Below we have listed the defects in “minor” and “major” categories. Minor heart defects, for the purpose for this paper, are categorized as lesions that will either not require intervention or when they do require intervention, the surgery or intervention will typically result in an anatomically normal heart with very little impact on long term morbidity and mortality. Major heart defects refer to lesions that almost always require surgical intervention, often in the neonatal period or immediately when they come to the USA; children with major heart defects often need repeat procedures, life-long follow up with cardiologists, and in some cases, they may have shortened life spans.
The majority of the time we receive partial reports of echocardiograms (“echo” or ultrasounds of the heart) for children with CHD. These reports are often limited compared to reports obtained from US medical centers. However, we are usually able to conclude a fair assessment of the long and short term impacts these lesions will have on the children. Much depends on the size of the defect, the age at the time of repair, and any resulting effects on the lungs and brain.
A heart murmur simply refers to an extra sound in the heart. Over 50% of children have an innocent heart murmur at some point in their childhood. An innocent heart murmur refers to a normal extra heart sound and has no impact on a child’s heart, health, or lifespan. There are also pathological murmurs, and these refer to extra sounds in the heart either from holes in the heart or valve abnormalities. Echocardiograms are often required to delineate the type and extent of heart disease in the presence of pathological murmurs and if the referral notes a murmur, then we almost always have further information with an echo.
II. Minor heart defects:
The most common types of CHD are ventricular septal defect (VSD), atrial septal defect (ASD), patent ductus arteriosus (PDA), and patent formale ovale (PFO). Not all of these defects will require surgical correction, and the ones that do should result in an anatomically normal heart with little to no long-term consequences to the child.
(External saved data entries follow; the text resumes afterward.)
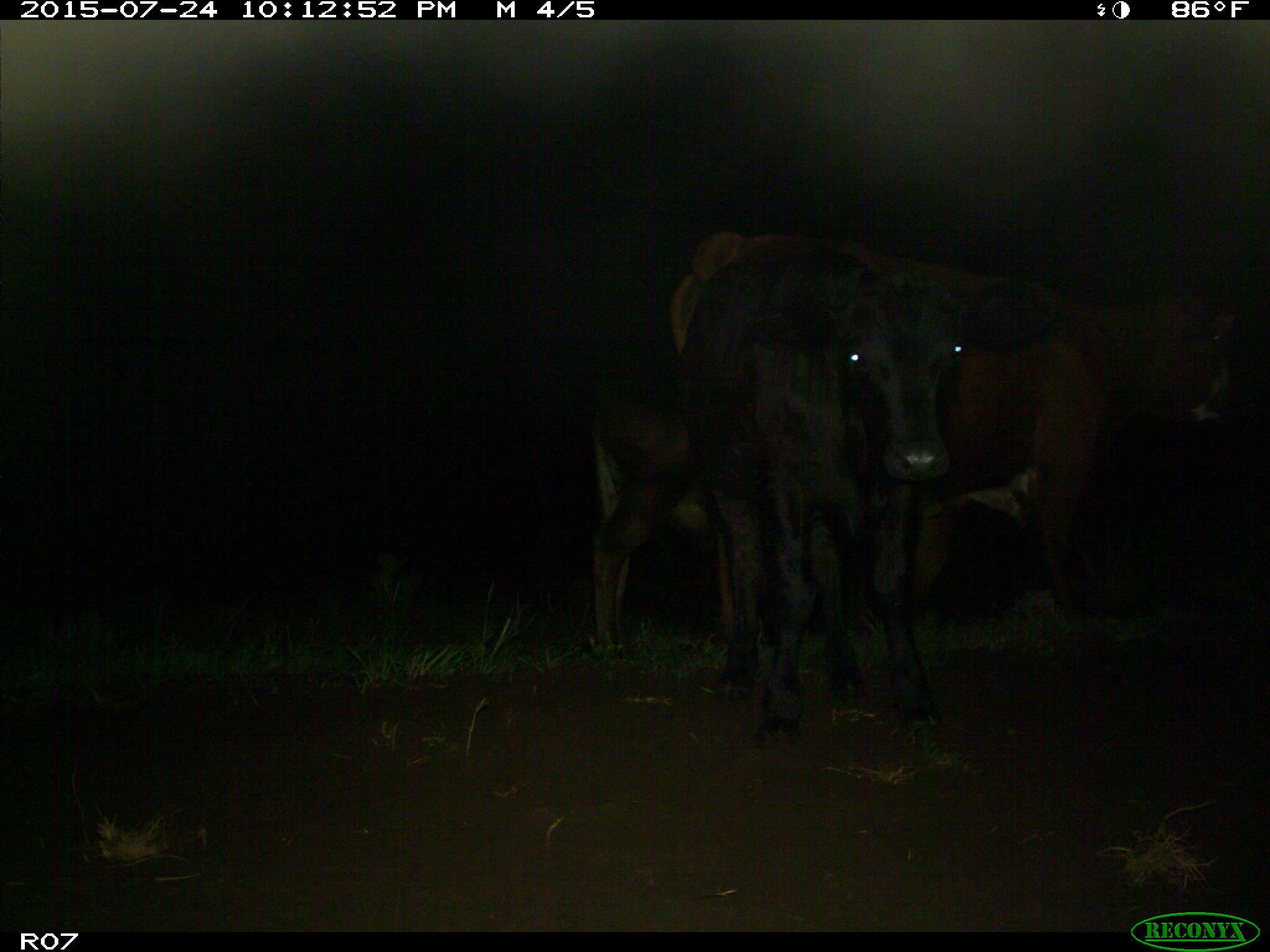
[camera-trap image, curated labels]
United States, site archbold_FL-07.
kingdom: Animalia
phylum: Chordata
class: Mammalia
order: Artiodactyla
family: Bovidae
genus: Bos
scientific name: Bos taurus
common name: domestic cow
An ASD is a hole between the top two chambers of the heart. Small defects often close by themselves over time and require no intervention. Moderate sized defects may get smaller over time and even close, but require closer monitoring. Large defects often require closure, either surgical or with a catheterization.1 Optimal time for closure is around 4 years of age, but closure later in childhood is still possible and yields excellent short and long-term results.2
A PFO is similar to an ASD as it is a hole between the top two chambers of the heart. However, a PFO is a normal hole that all babies are born with and it often closes within the first year of life. With that said, approximately 25% of adults still have a PFO3 and are unaware as it very rarely causes any symptoms. It is exceedingly uncommon for children to require PFO closure. Very few adults require PFO closure, but when needed, complications are rare and closure can be performed without surgery.
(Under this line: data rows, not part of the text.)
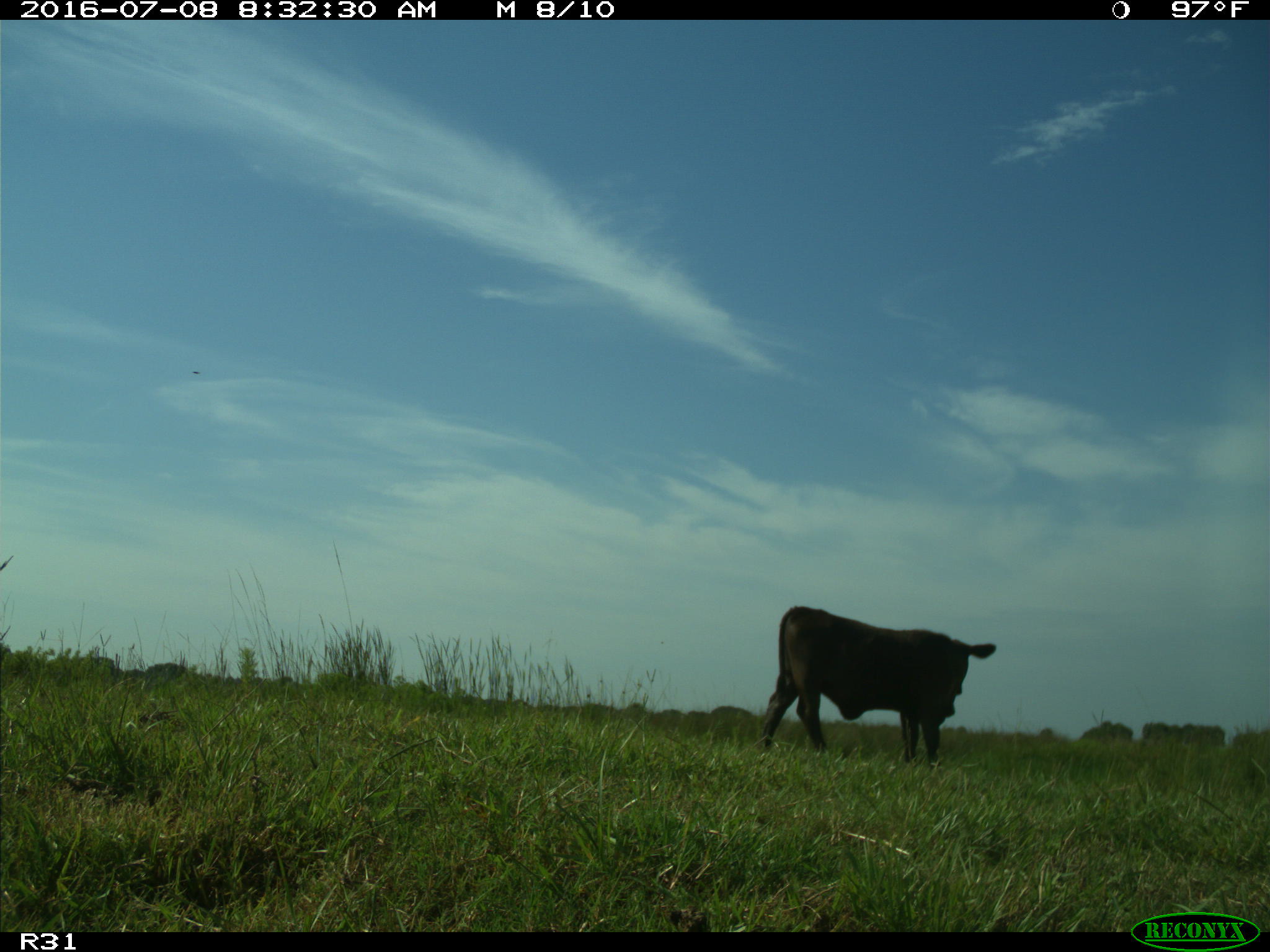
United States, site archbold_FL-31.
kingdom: Animalia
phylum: Chordata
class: Mammalia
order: Artiodactyla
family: Bovidae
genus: Bos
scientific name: Bos taurus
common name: domestic cow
A VSD is a hole between the bottom two pumping chambers of the heart. There are many different types of VSD. The largest factor that impacts on the severity of a VSD is its size and if there are any associated defects. Small VSD’s are of very little clinical consequence and approximately 80% will close by themselves in the first year of life.4 Larger defects can lead to heart failure and need surgical closure within the first year or two of life. After a VSD is closed (either spontaneously or surgically), if there are no complications with surgery, the child should have a normal life span with no long term consequences.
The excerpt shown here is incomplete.